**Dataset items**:
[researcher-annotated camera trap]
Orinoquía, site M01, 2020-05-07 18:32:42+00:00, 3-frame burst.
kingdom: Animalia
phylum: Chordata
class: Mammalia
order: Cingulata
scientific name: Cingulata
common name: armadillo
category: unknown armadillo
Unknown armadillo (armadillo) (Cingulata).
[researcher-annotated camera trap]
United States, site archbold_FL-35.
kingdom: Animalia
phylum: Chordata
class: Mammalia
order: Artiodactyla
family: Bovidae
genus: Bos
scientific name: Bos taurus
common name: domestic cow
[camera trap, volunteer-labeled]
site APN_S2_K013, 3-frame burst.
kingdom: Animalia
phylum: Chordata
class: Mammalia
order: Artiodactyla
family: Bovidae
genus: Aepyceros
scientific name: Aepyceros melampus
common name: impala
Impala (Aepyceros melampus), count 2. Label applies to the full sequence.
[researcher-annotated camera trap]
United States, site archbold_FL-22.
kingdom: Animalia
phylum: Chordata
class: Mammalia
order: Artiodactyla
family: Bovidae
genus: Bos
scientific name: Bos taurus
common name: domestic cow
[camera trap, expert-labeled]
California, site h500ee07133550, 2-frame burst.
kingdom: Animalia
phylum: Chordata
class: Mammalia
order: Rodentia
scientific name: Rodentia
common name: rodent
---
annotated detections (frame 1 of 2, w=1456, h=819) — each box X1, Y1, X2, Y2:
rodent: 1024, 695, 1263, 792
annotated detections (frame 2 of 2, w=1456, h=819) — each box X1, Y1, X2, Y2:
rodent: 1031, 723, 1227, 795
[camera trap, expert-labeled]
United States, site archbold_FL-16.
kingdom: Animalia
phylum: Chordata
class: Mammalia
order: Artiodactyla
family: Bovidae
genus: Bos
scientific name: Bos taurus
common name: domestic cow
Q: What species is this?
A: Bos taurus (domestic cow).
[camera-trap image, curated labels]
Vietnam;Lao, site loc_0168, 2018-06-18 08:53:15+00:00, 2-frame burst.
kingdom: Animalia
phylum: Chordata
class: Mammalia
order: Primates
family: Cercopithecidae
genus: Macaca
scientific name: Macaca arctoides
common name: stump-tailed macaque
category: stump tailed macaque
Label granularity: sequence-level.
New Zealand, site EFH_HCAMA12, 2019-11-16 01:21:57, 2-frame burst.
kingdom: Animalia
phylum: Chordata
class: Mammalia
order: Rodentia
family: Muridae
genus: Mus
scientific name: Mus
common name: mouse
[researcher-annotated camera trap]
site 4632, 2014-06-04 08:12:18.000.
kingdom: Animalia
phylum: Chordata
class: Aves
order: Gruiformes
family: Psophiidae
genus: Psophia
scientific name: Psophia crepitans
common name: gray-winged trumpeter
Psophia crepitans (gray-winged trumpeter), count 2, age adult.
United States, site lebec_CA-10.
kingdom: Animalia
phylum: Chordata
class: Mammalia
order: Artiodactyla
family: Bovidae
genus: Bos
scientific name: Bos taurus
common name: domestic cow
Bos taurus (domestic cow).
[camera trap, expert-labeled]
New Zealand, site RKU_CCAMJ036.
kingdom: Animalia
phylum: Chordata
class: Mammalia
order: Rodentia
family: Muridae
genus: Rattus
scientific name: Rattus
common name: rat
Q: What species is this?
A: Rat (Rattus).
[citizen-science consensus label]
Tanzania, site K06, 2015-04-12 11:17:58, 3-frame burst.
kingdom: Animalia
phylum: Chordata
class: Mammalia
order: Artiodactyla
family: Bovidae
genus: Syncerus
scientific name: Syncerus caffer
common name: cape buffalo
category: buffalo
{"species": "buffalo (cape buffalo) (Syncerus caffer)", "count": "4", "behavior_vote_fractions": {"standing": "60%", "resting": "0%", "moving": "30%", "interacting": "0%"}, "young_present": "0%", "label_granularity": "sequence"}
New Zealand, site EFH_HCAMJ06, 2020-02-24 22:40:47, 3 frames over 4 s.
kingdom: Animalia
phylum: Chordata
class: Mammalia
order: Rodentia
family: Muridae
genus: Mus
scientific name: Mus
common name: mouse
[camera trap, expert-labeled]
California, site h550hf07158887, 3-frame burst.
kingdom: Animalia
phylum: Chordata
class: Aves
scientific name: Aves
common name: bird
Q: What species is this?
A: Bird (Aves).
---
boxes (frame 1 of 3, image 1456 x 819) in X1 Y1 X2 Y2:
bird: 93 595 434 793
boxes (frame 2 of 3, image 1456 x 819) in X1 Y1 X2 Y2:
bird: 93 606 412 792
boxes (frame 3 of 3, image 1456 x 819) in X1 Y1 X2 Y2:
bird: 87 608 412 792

**INSTRUCTIONS FOR THE TASK**:
Return all of the data above exactly, leaving out no line.

**WORKED SOLUTION**:
[researcher-annotated camera trap]
Orinoquía, site M01, 2020-05-07 18:32:42+00:00, 3-frame burst.
kingdom: Animalia
phylum: Chordata
class: Mammalia
order: Cingulata
scientific name: Cingulata
common name: armadillo
category: unknown armadillo
Unknown armadillo (armadillo) (Cingulata).
[researcher-annotated camera trap]
United States, site archbold_FL-35.
kingdom: Animalia
phylum: Chordata
class: Mammalia
order: Artiodactyla
family: Bovidae
genus: Bos
scientific name: Bos taurus
common name: domestic cow
[camera trap, volunteer-labeled]
site APN_S2_K013, 3-frame burst.
kingdom: Animalia
phylum: Chordata
class: Mammalia
order: Artiodactyla
family: Bovidae
genus: Aepyceros
scientific name: Aepyceros melampus
common name: impala
Impala (Aepyceros melampus), count 2. Label applies to the full sequence.
[researcher-annotated camera trap]
United States, site archbold_FL-22.
kingdom: Animalia
phylum: Chordata
class: Mammalia
order: Artiodactyla
family: Bovidae
genus: Bos
scientific name: Bos taurus
common name: domestic cow
[camera trap, expert-labeled]
California, site h500ee07133550, 2-frame burst.
kingdom: Animalia
phylum: Chordata
class: Mammalia
order: Rodentia
scientific name: Rodentia
common name: rodent
---
annotated detections (frame 1 of 2, w=1456, h=819) — each box X1, Y1, X2, Y2:
rodent: 1024, 695, 1263, 792
annotated detections (frame 2 of 2, w=1456, h=819) — each box X1, Y1, X2, Y2:
rodent: 1031, 723, 1227, 795
[camera trap, expert-labeled]
United States, site archbold_FL-16.
kingdom: Animalia
phylum: Chordata
class: Mammalia
order: Artiodactyla
family: Bovidae
genus: Bos
scientific name: Bos taurus
common name: domestic cow
Q: What species is this?
A: Bos taurus (domestic cow).
[camera-trap image, curated labels]
Vietnam;Lao, site loc_0168, 2018-06-18 08:53:15+00:00, 2-frame burst.
kingdom: Animalia
phylum: Chordata
class: Mammalia
order: Primates
family: Cercopithecidae
genus: Macaca
scientific name: Macaca arctoides
common name: stump-tailed macaque
category: stump tailed macaque
Label granularity: sequence-level.
New Zealand, site EFH_HCAMA12, 2019-11-16 01:21:57, 2-frame burst.
kingdom: Animalia
phylum: Chordata
class: Mammalia
order: Rodentia
family: Muridae
genus: Mus
scientific name: Mus
common name: mouse
[researcher-annotated camera trap]
site 4632, 2014-06-04 08:12:18.000.
kingdom: Animalia
phylum: Chordata
class: Aves
order: Gruiformes
family: Psophiidae
genus: Psophia
scientific name: Psophia crepitans
common name: gray-winged trumpeter
Psophia crepitans (gray-winged trumpeter), count 2, age adult.
United States, site lebec_CA-10.
kingdom: Animalia
phylum: Chordata
class: Mammalia
order: Artiodactyla
family: Bovidae
genus: Bos
scientific name: Bos taurus
common name: domestic cow
Bos taurus (domestic cow).
[camera trap, expert-labeled]
New Zealand, site RKU_CCAMJ036.
kingdom: Animalia
phylum: Chordata
class: Mammalia
order: Rodentia
family: Muridae
genus: Rattus
scientific name: Rattus
common name: rat
Q: What species is this?
A: Rat (Rattus).
[citizen-science consensus label]
Tanzania, site K06, 2015-04-12 11:17:58, 3-frame burst.
kingdom: Animalia
phylum: Chordata
class: Mammalia
order: Artiodactyla
family: Bovidae
genus: Syncerus
scientific name: Syncerus caffer
common name: cape buffalo
category: buffalo
{"species": "buffalo (cape buffalo) (Syncerus caffer)", "count": "4", "behavior_vote_fractions": {"standing": "60%", "resting": "0%", "moving": "30%", "interacting": "0%"}, "young_present": "0%", "label_granularity": "sequence"}
New Zealand, site EFH_HCAMJ06, 2020-02-24 22:40:47, 3 frames over 4 s.
kingdom: Animalia
phylum: Chordata
class: Mammalia
order: Rodentia
family: Muridae
genus: Mus
scientific name: Mus
common name: mouse
[camera trap, expert-labeled]
California, site h550hf07158887, 3-frame burst.
kingdom: Animalia
phylum: Chordata
class: Aves
scientific name: Aves
common name: bird
Q: What species is this?
A: Bird (Aves).
---
boxes (frame 1 of 3, image 1456 x 819) in X1 Y1 X2 Y2:
bird: 93 595 434 793
boxes (frame 2 of 3, image 1456 x 819) in X1 Y1 X2 Y2:
bird: 93 606 412 792
boxes (frame 3 of 3, image 1456 x 819) in X1 Y1 X2 Y2:
bird: 87 608 412 792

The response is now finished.